The results of these investigations are summarized in Table 3. In Table 3, the first column indicates the participant, the second column denotes which experimental session (first or second) the data were collected from, the third column shows the total number of evaluation intervals across three gameplay sessions, and the fourth and fifth columns show the number of cases in which the hypothesized pattern was observed in the respective cheek region. Among the total evaluation intervals, 68% were for the left cheek and 70% were for the right cheek, indicating the expected fluctuations in the interval close to 70%. This result indicates that the RSR tended to increase and decrease with positive and negative emotions, respectively.
In addition, Table 3 lists that certain participants represented less than 50% of the interval in which the expected fluctuations were observed.
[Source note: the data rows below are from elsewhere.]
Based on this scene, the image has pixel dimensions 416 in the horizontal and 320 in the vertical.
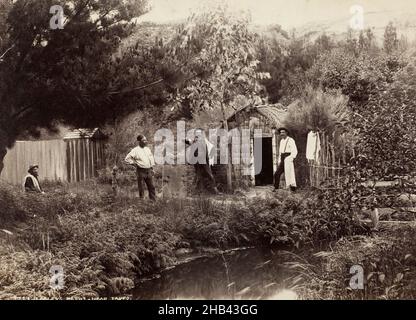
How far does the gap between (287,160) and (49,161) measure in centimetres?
196

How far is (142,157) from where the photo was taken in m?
4.29

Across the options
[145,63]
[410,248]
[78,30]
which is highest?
[78,30]

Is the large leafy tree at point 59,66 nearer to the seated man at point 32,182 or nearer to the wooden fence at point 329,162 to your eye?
the seated man at point 32,182

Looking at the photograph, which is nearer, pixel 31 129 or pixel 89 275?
pixel 89 275

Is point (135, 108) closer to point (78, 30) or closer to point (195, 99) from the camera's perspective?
point (195, 99)

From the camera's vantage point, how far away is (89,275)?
404 cm

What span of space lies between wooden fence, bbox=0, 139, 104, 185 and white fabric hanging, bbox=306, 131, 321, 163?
168 centimetres

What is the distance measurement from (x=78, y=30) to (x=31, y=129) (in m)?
0.91

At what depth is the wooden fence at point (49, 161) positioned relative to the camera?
434cm

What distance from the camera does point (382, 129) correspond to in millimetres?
4090

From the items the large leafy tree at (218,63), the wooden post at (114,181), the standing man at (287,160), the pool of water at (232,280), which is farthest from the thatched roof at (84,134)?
the standing man at (287,160)

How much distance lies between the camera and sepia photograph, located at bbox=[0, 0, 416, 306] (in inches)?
160
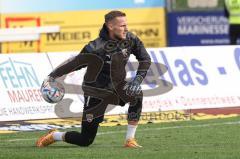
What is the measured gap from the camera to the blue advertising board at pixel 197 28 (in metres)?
26.1

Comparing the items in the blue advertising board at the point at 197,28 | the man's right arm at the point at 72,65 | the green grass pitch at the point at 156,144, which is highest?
the man's right arm at the point at 72,65

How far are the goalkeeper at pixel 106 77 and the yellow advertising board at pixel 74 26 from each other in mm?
12033

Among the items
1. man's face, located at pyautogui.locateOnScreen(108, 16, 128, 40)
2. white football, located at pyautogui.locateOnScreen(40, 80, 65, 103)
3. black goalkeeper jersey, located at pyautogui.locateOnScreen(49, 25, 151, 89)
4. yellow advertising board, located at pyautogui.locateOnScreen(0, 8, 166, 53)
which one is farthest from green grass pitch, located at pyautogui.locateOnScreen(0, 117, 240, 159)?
yellow advertising board, located at pyautogui.locateOnScreen(0, 8, 166, 53)

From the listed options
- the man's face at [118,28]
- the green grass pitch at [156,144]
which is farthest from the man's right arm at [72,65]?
the green grass pitch at [156,144]

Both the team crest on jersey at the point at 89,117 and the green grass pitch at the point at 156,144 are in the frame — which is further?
the team crest on jersey at the point at 89,117

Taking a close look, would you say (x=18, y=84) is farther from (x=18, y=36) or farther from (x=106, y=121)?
(x=18, y=36)

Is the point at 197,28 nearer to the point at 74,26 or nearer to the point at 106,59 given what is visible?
the point at 74,26

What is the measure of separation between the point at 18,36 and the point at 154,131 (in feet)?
30.6

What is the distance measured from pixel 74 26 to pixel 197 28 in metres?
3.48

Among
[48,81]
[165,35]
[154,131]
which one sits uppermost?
[48,81]

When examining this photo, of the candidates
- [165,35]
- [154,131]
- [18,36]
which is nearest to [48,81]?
[154,131]

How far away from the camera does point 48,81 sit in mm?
12312

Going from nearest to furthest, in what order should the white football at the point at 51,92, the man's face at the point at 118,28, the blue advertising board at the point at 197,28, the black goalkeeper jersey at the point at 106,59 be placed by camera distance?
the man's face at the point at 118,28 → the white football at the point at 51,92 → the black goalkeeper jersey at the point at 106,59 → the blue advertising board at the point at 197,28

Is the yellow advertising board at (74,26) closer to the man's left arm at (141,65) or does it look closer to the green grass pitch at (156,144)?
the green grass pitch at (156,144)
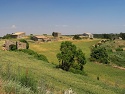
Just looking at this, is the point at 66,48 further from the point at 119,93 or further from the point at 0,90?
the point at 0,90

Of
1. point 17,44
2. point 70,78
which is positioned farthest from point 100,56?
point 70,78

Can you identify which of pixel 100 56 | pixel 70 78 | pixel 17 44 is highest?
pixel 17 44

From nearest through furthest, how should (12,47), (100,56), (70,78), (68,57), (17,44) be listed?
1. (70,78)
2. (68,57)
3. (17,44)
4. (100,56)
5. (12,47)

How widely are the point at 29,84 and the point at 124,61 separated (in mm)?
52110

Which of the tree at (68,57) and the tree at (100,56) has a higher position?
the tree at (68,57)

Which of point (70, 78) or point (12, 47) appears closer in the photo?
point (70, 78)

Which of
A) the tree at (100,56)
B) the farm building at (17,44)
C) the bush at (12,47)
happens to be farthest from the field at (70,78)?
the farm building at (17,44)

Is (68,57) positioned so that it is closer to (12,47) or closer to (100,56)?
(100,56)

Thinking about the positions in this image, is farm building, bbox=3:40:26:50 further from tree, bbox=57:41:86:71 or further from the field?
tree, bbox=57:41:86:71

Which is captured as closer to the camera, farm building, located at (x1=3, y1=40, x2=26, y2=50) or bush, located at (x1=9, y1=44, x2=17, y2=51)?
bush, located at (x1=9, y1=44, x2=17, y2=51)

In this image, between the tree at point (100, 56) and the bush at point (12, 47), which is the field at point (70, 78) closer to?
the tree at point (100, 56)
However, when focusing on the other cheek regions of the participants, the expected fluctuation was observed in all participants in more than 50% of the intervals. The RSR values calculated for these intervals are shown in Figure 13. In certain cases, the RSR fluctuated only in the left or right cheeks; in others, the RSR fluctuated in the opposite direction on the left and right cheeks. Therefore, rather than analyzing changes in the RSR of the left and right cheeks separately, it is considered more important to focus on the relationship between the changes observed in both cheeks during emotional arousal. Moreover, this asymmetry in fluctuations between the left and right cheeks has potential for use as a feature for estimating the type of emotion elicited in a participant. Therefore, further investigation focusing on the relationship between the left and right cheek regions is planned for future work.
To conduct a more detailed analysis, we investigated the extent to which the expected fluctuations were observed in the evaluation intervals of each video for each participant. Specifically, for each video, we calculated the agreement rate for the left and right cheeks separately—defined as the proportion of evaluation intervals in which the expected fluctuations were observed. As a result, 29 out of 105 videos showed agreement rates below 80% on both cheeks. Focusing on the questionnaire results completed by the participants, we observed that approximately 70% (21 out of 29) of these videos were either of participants who reported feeling nervous or anxious before the experiment or gameplay, or from the first gameplay session of participants who were participating in the experiment for the first time. Among the remaining eight videos, one corresponded to a participant who reported in the questionnaire that they had already felt fatigued before the experiment. This suggests that when participants are inexperienced or feel nervous and anxious because of a new experience, or when they are fatigued, the expected trends may not always be observed due to their psychological or physical condition being different from usual. Additionally, in the remaining seven videos, the participants did not report feeling nervous or anxious. In this study, evaluation intervals were set based on the participants’ subjective evaluations. Therefore, there may be instances where the intervals reported in the questionnaire do not necessarily correspond to the actual periods when emotions were experienced. We believe that the remaining seven videos might be influenced by this discrepancy.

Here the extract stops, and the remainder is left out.